YOUR INSTRUCTIONS: Repeat exactly the lines of the records below, starting at the line containing "Halftone Hexagon Rooster" and ending at the line containing "Гостиницы в швейцарии купить". Leave the pictures out.

THE RECORDS:
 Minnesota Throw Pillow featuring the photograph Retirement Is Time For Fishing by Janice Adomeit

* * *

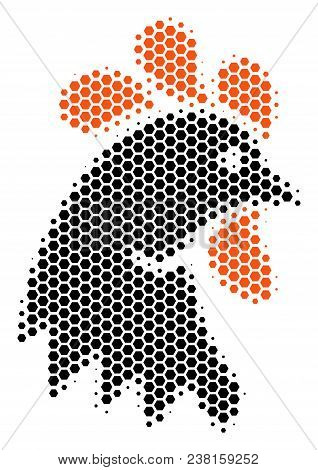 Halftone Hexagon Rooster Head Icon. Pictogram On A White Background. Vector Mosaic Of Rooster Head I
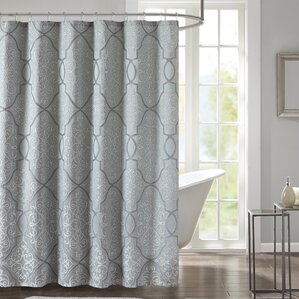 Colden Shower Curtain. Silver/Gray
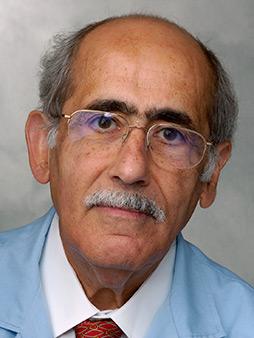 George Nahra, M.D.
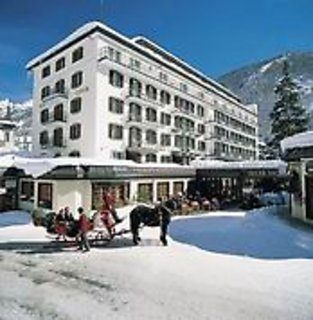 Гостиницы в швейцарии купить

--

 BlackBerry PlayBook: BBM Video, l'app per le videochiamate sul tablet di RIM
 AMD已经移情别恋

RESULT FOR THIS TASK:
 Halftone Hexagon Rooster Head Icon. Pictogram On A White Background. Vector Mosaic Of Rooster Head I
 Colden Shower Curtain. Silver/Gray
 George Nahra, M.D.
 Гостиницы в швейцарии купить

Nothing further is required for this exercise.